Your instructions
Copy out, without any changes, the lines of the rows from the one holding "What spatial distance" through the last line of the rows, both ends included.

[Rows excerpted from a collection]

* Start *

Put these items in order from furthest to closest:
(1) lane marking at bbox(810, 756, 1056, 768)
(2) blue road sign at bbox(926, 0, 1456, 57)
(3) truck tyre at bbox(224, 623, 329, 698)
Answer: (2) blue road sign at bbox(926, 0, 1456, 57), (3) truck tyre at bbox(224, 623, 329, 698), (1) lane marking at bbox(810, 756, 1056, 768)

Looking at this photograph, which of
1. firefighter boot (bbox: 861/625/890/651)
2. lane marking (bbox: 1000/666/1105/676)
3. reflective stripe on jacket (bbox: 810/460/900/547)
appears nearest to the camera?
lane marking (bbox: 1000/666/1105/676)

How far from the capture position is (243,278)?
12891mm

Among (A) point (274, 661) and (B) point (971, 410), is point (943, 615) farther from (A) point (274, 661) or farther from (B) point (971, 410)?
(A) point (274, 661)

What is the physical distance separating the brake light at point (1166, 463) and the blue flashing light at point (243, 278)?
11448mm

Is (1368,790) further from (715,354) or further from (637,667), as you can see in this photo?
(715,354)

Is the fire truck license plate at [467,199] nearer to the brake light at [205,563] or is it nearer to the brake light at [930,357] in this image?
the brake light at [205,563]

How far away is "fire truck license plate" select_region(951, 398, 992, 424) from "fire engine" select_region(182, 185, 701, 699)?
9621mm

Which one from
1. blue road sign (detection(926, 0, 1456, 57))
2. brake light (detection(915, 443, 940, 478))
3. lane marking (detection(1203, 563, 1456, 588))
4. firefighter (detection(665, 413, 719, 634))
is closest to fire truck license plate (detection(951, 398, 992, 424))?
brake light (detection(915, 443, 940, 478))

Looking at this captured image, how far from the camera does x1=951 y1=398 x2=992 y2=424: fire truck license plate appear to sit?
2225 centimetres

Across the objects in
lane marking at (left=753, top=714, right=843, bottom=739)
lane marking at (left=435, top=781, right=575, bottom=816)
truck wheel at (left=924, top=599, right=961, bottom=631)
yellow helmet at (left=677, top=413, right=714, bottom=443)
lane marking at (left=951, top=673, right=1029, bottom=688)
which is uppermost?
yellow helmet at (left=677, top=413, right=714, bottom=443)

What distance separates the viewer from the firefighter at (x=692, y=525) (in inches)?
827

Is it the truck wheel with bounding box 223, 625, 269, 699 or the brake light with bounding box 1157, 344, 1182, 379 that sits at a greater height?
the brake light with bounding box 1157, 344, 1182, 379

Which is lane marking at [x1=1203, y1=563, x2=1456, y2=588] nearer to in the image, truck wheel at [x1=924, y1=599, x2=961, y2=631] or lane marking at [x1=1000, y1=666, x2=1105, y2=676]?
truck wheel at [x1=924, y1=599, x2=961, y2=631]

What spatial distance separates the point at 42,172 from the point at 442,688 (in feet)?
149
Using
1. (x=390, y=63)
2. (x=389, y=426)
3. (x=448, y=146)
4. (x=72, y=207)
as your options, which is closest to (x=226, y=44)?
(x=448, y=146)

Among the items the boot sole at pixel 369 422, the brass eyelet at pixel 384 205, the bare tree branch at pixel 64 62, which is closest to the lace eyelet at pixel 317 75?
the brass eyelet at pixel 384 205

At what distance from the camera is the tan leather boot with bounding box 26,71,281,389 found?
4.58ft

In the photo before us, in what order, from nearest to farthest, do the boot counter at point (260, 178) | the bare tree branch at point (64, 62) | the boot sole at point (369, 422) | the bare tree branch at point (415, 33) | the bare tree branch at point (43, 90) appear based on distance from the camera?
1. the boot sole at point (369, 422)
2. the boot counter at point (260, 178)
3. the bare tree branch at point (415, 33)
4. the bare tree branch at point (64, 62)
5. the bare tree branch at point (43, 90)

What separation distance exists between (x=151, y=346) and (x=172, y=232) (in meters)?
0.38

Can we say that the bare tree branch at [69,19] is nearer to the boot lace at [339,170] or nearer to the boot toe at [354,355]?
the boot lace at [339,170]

* End *

Result
What spatial distance separates the point at 42,172 from the point at 442,688 (in feet)?
149
Using
1. (x=390, y=63)
2. (x=389, y=426)
3. (x=448, y=146)
4. (x=72, y=207)
as your options, which is closest to (x=226, y=44)?
(x=448, y=146)

Among the items the boot sole at pixel 369 422, the brass eyelet at pixel 384 205, the bare tree branch at pixel 64 62, which is closest to the lace eyelet at pixel 317 75?
the brass eyelet at pixel 384 205

At what distance from the camera is the tan leather boot with bounding box 26,71,281,389 found?
4.58ft

In the photo before us, in what order, from nearest to farthest, do the boot counter at point (260, 178) | the bare tree branch at point (64, 62) | the boot sole at point (369, 422) | the bare tree branch at point (415, 33) | the bare tree branch at point (43, 90) appear based on distance from the camera?
1. the boot sole at point (369, 422)
2. the boot counter at point (260, 178)
3. the bare tree branch at point (415, 33)
4. the bare tree branch at point (64, 62)
5. the bare tree branch at point (43, 90)

What separation distance exists between (x=151, y=346) and (x=172, y=232) (in meters)?
0.38

Can we say that the bare tree branch at [69,19] is nearer to the boot lace at [339,170] or nearer to the boot toe at [354,355]?
the boot lace at [339,170]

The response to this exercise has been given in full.